**Work to do:**
Exactly and only the lines from the line holding "What distance is between" to the end of the records should be reproduced. Leave pictures out.

--- start Provided information ---

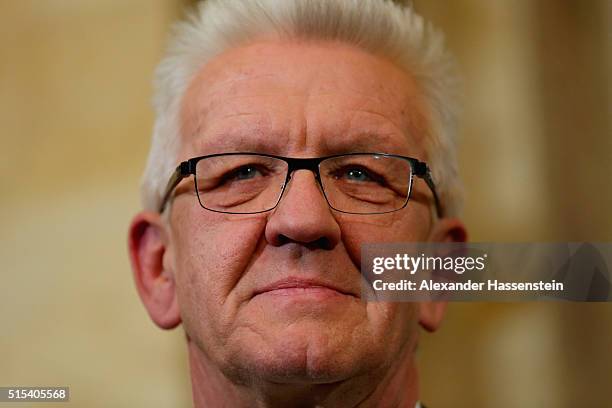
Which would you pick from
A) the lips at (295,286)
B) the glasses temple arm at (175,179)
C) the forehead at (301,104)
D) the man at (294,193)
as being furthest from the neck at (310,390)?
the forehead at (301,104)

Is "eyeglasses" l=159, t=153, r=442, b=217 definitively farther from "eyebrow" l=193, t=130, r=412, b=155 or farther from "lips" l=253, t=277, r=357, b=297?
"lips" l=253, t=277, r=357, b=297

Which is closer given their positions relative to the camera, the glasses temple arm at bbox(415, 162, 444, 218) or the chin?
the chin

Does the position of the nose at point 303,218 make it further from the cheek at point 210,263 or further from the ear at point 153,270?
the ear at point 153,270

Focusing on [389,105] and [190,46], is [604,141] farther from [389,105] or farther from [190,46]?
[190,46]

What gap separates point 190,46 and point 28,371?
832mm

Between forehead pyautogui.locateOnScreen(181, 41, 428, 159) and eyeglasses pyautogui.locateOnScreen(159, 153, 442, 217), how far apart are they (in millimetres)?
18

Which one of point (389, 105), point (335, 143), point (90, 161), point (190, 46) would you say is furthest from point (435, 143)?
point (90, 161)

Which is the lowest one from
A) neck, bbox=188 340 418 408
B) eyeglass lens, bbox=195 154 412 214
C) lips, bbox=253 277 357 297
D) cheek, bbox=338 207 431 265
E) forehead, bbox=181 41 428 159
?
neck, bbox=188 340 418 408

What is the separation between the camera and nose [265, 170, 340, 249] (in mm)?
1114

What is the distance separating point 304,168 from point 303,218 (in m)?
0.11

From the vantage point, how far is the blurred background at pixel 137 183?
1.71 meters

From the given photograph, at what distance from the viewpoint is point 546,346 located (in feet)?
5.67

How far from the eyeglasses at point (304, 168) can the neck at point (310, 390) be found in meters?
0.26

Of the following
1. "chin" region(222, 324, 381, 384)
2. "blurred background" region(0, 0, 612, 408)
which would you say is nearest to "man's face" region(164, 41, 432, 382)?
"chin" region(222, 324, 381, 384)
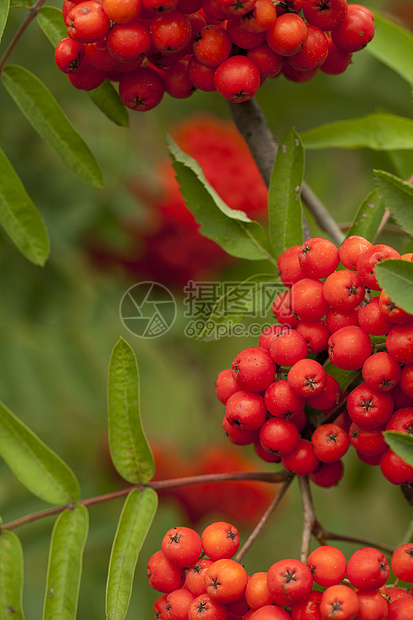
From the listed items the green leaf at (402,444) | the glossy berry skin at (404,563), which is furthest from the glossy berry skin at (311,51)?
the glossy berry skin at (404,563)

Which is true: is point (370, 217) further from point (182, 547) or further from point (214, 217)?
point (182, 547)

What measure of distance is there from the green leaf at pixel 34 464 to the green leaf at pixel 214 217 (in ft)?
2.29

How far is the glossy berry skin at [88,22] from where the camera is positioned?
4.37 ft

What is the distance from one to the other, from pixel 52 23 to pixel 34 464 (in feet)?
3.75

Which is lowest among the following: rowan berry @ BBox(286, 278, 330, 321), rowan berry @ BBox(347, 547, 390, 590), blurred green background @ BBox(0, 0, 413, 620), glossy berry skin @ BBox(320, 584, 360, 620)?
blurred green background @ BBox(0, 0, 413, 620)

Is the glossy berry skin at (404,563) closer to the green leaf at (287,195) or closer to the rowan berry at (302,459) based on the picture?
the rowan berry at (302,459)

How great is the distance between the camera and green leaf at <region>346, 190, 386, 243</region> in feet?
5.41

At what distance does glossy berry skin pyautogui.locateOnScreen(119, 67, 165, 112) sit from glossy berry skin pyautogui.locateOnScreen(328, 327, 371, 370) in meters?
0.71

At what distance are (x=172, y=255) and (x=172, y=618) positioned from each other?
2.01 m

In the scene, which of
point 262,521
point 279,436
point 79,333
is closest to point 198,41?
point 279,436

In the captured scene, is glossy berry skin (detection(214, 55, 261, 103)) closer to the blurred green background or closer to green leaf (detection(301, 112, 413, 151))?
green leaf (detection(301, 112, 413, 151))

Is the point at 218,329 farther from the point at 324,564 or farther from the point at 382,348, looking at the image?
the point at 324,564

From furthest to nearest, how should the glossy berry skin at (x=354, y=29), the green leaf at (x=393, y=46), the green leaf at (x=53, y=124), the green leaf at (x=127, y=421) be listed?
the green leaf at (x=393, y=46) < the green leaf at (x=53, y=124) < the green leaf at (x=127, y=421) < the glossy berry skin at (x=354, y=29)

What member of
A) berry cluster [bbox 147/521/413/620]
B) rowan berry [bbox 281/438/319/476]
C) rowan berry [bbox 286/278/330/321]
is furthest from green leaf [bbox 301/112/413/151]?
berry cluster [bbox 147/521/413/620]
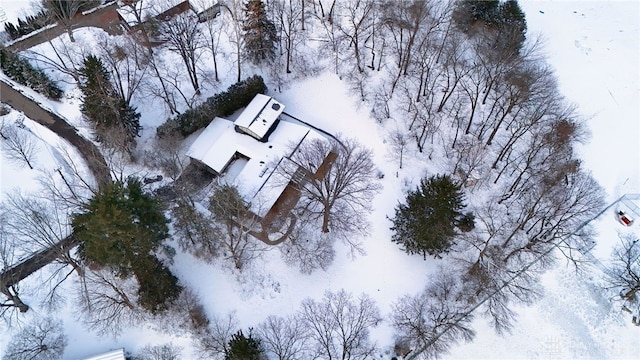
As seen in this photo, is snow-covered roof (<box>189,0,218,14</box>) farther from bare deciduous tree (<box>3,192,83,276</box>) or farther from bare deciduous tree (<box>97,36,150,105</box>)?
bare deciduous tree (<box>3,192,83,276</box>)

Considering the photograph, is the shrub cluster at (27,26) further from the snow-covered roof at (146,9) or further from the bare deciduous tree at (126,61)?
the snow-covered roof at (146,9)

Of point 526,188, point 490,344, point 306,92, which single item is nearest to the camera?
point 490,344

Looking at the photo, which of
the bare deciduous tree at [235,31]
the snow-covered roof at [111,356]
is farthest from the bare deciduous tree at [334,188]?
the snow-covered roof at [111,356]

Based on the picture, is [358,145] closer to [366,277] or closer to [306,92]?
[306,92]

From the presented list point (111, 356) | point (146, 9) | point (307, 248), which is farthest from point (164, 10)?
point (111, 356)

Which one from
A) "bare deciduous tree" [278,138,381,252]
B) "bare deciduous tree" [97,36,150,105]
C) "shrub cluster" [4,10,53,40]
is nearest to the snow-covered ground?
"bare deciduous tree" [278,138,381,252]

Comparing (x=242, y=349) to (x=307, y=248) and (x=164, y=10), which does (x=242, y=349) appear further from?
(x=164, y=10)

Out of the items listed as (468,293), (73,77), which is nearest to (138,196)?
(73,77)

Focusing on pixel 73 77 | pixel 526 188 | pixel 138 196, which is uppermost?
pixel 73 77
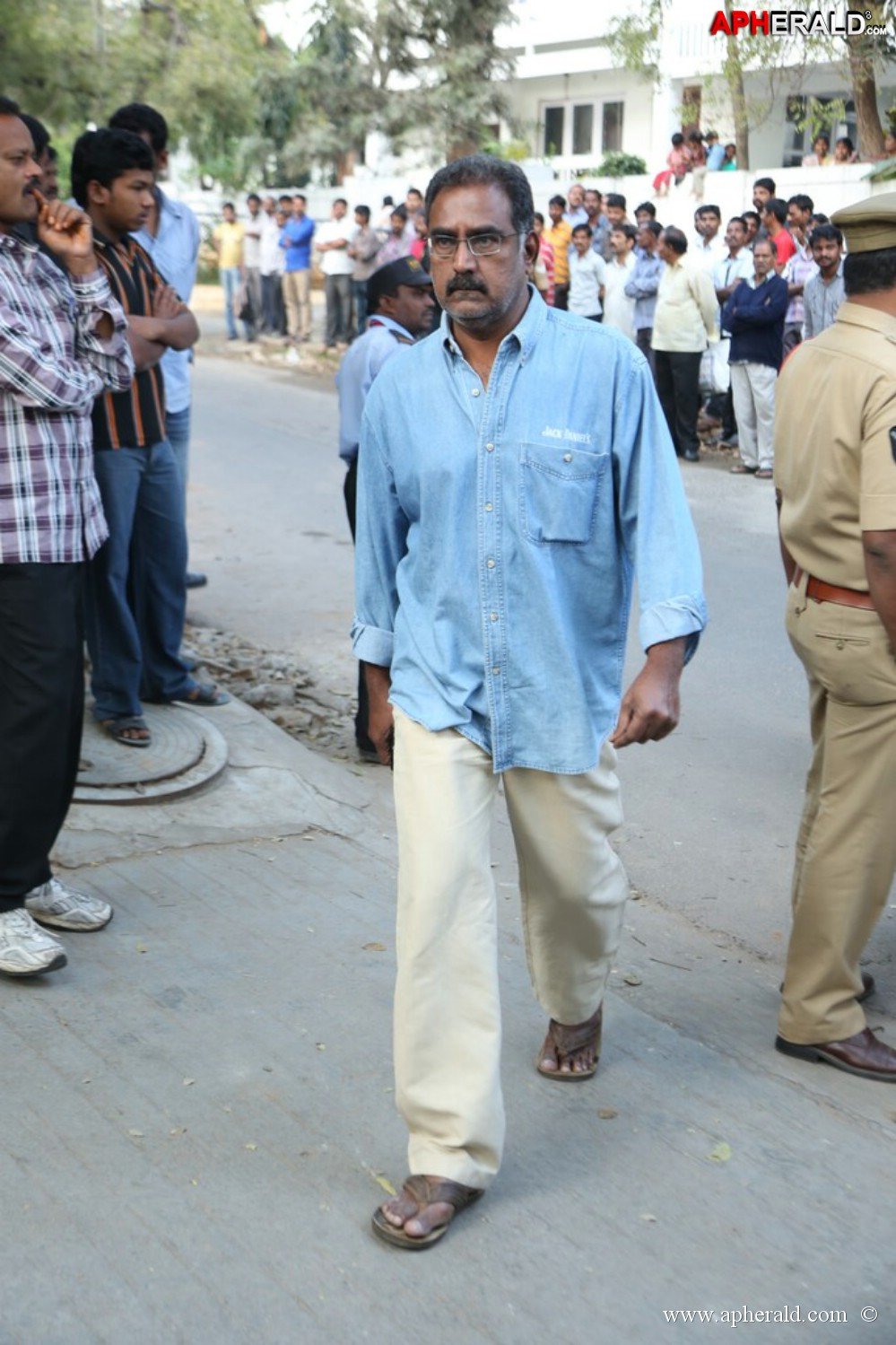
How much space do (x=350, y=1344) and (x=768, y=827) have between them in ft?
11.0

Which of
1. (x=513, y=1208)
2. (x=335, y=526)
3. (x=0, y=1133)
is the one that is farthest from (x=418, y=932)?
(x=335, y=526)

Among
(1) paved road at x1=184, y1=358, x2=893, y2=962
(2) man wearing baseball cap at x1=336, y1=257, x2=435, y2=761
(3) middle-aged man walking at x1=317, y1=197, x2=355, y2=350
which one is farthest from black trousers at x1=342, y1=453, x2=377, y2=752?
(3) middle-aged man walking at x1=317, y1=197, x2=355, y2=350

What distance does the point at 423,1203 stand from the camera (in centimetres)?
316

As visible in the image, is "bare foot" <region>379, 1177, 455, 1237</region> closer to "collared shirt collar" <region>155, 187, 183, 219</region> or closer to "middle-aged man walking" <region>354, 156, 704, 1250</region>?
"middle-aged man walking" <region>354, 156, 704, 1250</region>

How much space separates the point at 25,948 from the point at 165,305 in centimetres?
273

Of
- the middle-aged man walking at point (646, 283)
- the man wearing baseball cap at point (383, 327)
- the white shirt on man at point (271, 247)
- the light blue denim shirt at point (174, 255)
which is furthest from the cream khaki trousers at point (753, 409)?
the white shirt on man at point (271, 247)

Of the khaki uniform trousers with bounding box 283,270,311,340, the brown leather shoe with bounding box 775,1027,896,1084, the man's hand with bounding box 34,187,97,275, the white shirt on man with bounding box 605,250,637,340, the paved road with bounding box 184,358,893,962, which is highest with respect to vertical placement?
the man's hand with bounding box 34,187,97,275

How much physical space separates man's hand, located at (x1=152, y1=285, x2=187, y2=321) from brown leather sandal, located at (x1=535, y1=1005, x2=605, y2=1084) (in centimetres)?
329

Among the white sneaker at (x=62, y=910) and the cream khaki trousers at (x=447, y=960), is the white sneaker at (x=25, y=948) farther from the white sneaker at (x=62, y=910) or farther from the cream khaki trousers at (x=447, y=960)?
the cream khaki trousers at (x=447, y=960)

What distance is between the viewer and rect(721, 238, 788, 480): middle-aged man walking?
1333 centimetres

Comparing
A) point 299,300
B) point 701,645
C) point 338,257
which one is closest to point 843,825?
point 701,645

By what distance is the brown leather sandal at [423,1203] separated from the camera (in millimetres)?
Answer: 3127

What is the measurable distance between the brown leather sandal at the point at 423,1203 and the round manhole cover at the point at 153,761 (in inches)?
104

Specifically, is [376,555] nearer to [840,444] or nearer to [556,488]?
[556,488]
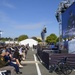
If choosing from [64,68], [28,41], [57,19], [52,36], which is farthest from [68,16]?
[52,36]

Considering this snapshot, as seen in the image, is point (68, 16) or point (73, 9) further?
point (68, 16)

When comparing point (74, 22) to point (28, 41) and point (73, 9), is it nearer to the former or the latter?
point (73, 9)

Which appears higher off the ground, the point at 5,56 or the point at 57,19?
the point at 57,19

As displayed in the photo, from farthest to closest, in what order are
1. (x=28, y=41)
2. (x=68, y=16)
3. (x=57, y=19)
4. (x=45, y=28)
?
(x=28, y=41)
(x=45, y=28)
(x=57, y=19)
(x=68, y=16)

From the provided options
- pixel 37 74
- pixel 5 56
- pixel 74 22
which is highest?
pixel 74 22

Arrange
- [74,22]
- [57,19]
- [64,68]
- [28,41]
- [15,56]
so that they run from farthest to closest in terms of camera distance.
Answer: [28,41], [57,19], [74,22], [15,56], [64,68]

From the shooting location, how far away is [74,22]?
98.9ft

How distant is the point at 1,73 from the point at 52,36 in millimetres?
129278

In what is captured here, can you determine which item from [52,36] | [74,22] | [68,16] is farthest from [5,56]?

--- end Provided information ---

**Solution to the exercise:**
What distance is between the viewer and rect(721, 238, 788, 480): middle-aged man walking?
1333 centimetres

Comparing
A) point 299,300
B) point 701,645
C) point 338,257
which one is closest to point 843,825?
point 701,645

By what distance is the brown leather sandal at [423,1203] separated from the camera (in millimetres)?
Answer: 3127

What is the measurable distance between the brown leather sandal at the point at 423,1203 and the round manhole cover at the point at 153,761 (in inches)?
104

Specifically, is [376,555] nearer to [840,444] or nearer to [556,488]?
[556,488]
If choosing from [64,68], [28,41], [57,19], [52,36], which is farthest from [68,16]?
[52,36]

Considering this snapshot, as seen in the image, is point (68, 16) or point (73, 9) further?
point (68, 16)

When comparing point (74, 22) to point (28, 41) and point (73, 9), is it nearer to the former or the latter?
point (73, 9)

Which appears higher off the ground, the point at 5,56 or the point at 57,19?
the point at 57,19

As displayed in the photo, from farthest to closest, in what order are
1. (x=28, y=41)
2. (x=68, y=16)
3. (x=57, y=19)
4. (x=45, y=28)
?
(x=28, y=41)
(x=45, y=28)
(x=57, y=19)
(x=68, y=16)

From the provided options
- pixel 37 74
- pixel 5 56
- pixel 74 22
which is highest?
pixel 74 22

Arrange
- [74,22]
- [57,19]
- [64,68]
- [28,41]
- [15,56]
so that they run from farthest to closest in terms of camera distance.
Answer: [28,41], [57,19], [74,22], [15,56], [64,68]

From the shooting location, how far away is [74,22]?
98.9ft

How distant is the point at 1,73 from the point at 52,36 in millimetres?
129278

In what is captured here, can you determine which item from [52,36] | [74,22] | [68,16] is farthest from [5,56]?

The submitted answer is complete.